This Is Not a Burial, It’s a Resurrection

This Is Not a Burial, It’s a Resurrection ★★★★★


It marks out Mosese as a notable new voice in African cinema. It comes to us from Lesotho, that small independent country landlocked within South Africa, and stars the late Mary Twala, who gives a searing, fierce performance.

It holds nothing back: Not aesthetics, not performance, not tone or sensation. Mosese composes his film as one part tone poem, one part scathing political critique, one part dirge and one part memorial, because death is a complex beast.
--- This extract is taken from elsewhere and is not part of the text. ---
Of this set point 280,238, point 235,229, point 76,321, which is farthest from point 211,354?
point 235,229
Saying goodbye hurts, especially when you’re the last one left, like Mantoa. But This Is Not a Burial, It’s a Resurrection, in between the sound of grief that’s somehow inchoate and eternal, finds the space to celebrate life through the marking of death.

It’s philosophically, spiritually, and historically enormous, with existential themes sitting alongside African storytelling traditions, and indictments of colonialism and cultural destruction expressed with astonishing images and artistry. By questioning so-called “development,” the filmmaker Lemohang Jeremiah Mosese may also want to reflect on how Christianity, colonialism, and modernization have entangled with each other.

It offers a vivid, beautifully crafted reflection on identity, community and the tension between respecting age-old traditions and accepting the seemingly unstoppable march of progress.

I recommend seeing it more than once; luckily, it’s so gorgeous and spellbinding that it invites repeat viewings.